Une partie de ces tribus vit de pillage ; ce sont les Pampéros, les Mamouelches et les Puelches (tribu patagone).

Les autres n’ont d’autres ressources que celles que leur offrent la nature et leur adresse ; elles sont généralement fort pauvres, mais supportent avec courage leur misère et les privations auxquelles les soumettent les mauvaises saisons.

Les fréquentes invasions qu’opèrent les Indiens sur toutes les frontières des républiques de la Plata et du Chili ont principalement pour but d’entraver les négociations des chrétiens et de les piller, afin de s’enrichir d’animaux en état de leur rendre service, sans être obligés de les dompter eux-mêmes, puis de se venger de la pauvreté à laquelle les ont soumis les Européens, en s’emparant de leur territoire. Ils ont voué une haine implacable à tous les blancs, et ils les tuent de la manière la plus barbare, n’épargnant que les enfants et les jeunes femmes, qu’ils réservent à une ignoble captivité.

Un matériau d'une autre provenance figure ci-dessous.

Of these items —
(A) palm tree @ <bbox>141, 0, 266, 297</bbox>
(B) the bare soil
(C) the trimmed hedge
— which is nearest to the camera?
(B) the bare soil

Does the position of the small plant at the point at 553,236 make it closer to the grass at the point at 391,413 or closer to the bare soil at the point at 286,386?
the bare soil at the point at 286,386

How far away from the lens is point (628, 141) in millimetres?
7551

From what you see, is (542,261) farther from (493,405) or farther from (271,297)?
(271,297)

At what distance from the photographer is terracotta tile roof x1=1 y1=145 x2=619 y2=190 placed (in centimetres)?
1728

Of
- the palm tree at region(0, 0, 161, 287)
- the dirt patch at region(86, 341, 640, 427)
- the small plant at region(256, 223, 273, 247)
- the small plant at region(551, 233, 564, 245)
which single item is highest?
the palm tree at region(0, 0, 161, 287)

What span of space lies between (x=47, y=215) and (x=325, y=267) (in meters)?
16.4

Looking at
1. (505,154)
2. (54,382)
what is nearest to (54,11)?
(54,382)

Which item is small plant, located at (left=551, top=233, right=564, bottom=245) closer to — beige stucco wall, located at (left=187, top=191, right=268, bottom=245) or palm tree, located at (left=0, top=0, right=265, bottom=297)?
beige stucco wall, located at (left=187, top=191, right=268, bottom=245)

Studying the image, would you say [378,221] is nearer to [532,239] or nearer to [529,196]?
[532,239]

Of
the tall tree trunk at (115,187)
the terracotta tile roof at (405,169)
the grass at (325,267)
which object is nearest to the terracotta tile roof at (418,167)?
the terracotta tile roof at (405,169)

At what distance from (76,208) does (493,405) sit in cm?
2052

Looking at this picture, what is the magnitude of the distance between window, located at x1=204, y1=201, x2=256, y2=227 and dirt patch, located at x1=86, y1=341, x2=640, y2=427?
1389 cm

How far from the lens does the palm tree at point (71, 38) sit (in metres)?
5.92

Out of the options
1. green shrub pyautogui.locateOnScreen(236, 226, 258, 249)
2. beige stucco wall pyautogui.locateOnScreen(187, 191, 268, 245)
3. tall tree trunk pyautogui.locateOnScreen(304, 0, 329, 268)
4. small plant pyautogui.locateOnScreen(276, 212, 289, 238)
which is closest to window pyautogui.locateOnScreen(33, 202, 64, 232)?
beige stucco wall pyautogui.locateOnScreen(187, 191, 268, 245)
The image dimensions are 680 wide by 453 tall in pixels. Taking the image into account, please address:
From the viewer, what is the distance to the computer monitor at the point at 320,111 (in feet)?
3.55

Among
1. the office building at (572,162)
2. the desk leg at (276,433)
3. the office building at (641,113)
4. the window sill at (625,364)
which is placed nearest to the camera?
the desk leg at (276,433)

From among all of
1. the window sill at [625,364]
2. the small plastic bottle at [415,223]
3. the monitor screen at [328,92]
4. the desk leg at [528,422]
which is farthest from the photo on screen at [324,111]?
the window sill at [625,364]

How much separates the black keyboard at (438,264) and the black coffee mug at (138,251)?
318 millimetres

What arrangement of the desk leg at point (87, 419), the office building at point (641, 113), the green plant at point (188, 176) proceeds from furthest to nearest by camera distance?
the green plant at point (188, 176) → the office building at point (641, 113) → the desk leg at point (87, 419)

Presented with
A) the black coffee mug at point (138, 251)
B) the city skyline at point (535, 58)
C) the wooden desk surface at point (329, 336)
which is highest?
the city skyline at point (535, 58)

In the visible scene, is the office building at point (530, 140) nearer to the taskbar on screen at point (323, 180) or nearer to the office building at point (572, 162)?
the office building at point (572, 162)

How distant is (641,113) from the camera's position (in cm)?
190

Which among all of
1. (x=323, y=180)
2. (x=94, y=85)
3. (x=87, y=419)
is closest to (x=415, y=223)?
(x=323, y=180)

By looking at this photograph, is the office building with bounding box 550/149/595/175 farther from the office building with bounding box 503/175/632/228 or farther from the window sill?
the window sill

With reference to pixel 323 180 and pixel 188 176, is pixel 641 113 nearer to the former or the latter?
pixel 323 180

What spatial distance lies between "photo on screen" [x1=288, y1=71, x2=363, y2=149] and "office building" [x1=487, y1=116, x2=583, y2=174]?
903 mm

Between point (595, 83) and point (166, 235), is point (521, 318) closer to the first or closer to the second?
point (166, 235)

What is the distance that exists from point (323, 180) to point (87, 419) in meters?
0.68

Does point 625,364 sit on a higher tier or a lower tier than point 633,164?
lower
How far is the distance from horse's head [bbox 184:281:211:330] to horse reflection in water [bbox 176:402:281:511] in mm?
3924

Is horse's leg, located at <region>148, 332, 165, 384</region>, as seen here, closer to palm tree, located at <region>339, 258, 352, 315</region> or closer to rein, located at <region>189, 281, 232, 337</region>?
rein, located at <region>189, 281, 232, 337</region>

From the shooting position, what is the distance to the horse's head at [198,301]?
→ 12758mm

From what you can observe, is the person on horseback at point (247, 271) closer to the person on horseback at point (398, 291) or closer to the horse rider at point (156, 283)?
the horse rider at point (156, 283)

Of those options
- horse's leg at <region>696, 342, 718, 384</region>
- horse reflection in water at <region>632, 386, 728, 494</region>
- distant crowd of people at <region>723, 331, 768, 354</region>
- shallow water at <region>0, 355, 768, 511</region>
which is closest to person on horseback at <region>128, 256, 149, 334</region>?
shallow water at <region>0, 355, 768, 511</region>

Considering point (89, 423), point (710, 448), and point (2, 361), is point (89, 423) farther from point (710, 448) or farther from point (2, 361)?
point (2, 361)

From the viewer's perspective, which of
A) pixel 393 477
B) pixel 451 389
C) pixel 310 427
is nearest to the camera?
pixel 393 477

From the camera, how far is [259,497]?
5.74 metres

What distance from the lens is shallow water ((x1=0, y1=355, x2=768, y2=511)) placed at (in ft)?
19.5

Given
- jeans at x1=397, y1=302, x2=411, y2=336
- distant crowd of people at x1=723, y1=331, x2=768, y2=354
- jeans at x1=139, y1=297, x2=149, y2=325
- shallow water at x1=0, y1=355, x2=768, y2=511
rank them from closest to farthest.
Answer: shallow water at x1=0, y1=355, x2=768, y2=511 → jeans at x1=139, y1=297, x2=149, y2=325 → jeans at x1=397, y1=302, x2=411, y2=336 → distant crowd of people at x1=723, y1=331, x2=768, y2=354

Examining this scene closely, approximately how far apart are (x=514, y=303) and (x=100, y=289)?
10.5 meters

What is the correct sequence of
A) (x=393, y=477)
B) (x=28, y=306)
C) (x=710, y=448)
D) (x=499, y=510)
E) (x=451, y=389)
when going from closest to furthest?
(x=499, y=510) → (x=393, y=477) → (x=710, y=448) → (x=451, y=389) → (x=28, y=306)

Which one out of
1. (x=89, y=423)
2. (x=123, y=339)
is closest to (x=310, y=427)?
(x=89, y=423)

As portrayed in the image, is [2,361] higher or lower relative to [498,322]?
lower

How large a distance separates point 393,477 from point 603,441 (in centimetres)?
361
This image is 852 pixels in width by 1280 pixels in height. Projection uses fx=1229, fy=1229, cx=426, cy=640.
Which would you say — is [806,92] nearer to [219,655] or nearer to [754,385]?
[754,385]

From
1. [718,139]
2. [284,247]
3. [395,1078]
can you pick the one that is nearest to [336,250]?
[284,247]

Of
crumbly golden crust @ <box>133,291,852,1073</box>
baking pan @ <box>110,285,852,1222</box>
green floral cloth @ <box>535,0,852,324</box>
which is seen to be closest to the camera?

Les croyances de tous ces sauvages sont identiques comme leur langage ; ils reconnaissent deux dieux ou êtres supérieurs, celui du bien et celui du mal. Ils admirent et respectent la puissance du bon (Vitaouentrou) sans avoir aucune idée fixe sur le lieu où il peut résider.

Quant à celui du mal (Houacouvou), ils disent que c’est lui qui rôde à la surface de la terre et commande aux esprits malfaisants ; ils le nomment aussi Gualichu, « la cause de tous les maux de l’humanité. » On trouve encore chez eux des devins des deux sexes qui prédisent l’avenir ; mais leur prétention de voir jusqu’aux entrailles de la terre se perd de jour en jour.

Il n’y a aucun prêtre. Les pères et mères transmettent leur religion à leurs descendants.